In this naturalistic study (ClinicalTrials.gov: NCT04209296), adults with a treatment resistant mood disorder (n = 649, Mage = 44) who failed to respond to at least two evidence-based interventions underwent four ketamine infusions over two weeks. Participants received a starting dose of 0.5 mg/kg, with doses increasing to 0.75 mg/kg if they had an inadequate treatment response after the first two infusions. Depressive symptom severity, assessed from baseline to post-infusion 4 on the Quick Inventory for Depression Symptomatology-Self Report-16 (QIDS-SR16), was the primary measure of antidepressant effects. Secondary outcomes included suicidal symptom severity (QIDS-SR16 suicide item) and functional disability (Sheehan Disability Scale (SDS)).

Results

Depressive symptoms (QIDS-SR16) decreased by a mean of 5.02 points (SE = 0.20) following the acute therapeutic course, demonstrating a significant treatment effect (p < 0.001, Cohen’s 𝑓 = 0.68). Significant reduction in suicidal symptom severity (p < 0.001, Cohen’s 𝑓 = 0.41) and functional disability (p < 0.001, Cohen’s 𝑓 = 0.34) was observed.
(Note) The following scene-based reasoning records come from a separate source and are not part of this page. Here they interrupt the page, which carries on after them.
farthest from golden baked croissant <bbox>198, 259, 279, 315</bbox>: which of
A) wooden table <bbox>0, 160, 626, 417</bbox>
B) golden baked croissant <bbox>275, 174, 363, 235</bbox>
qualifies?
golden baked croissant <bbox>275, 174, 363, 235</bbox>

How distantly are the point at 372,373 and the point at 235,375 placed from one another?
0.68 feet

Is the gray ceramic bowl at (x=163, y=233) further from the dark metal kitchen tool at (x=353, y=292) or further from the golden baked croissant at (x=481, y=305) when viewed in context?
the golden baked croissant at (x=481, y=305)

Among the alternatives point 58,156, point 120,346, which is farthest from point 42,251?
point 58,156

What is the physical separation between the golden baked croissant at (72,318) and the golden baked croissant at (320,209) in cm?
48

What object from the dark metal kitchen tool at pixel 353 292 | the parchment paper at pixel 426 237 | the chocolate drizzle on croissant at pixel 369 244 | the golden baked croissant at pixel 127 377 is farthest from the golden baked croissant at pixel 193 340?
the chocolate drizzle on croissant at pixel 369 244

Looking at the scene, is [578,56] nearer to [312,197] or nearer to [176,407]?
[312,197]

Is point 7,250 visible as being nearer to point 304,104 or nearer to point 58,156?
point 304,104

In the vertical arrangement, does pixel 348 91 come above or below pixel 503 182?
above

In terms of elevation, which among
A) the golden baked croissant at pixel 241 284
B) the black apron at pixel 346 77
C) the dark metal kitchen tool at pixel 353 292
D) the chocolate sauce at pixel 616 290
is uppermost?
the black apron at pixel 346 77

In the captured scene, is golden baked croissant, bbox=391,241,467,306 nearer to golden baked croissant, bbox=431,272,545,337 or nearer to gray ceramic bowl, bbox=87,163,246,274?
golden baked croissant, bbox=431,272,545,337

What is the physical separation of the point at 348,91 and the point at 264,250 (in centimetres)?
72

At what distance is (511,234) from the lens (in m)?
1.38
Infusions were generally well tolerated; nausea, increased blood pressure, and transient dissociation were the most common adverse effects observed, with the latter decreasing considerably across successive infusions.

Conclusions

In a large, well-characterized cohort of persons with a treatment resistant mood disorder, IV ketamine was safe, well-tolerated, and associated with clinically meaningful improvements in depression, suicidality, and functional outcomes, supporting its effectiveness in real-world clinical settings.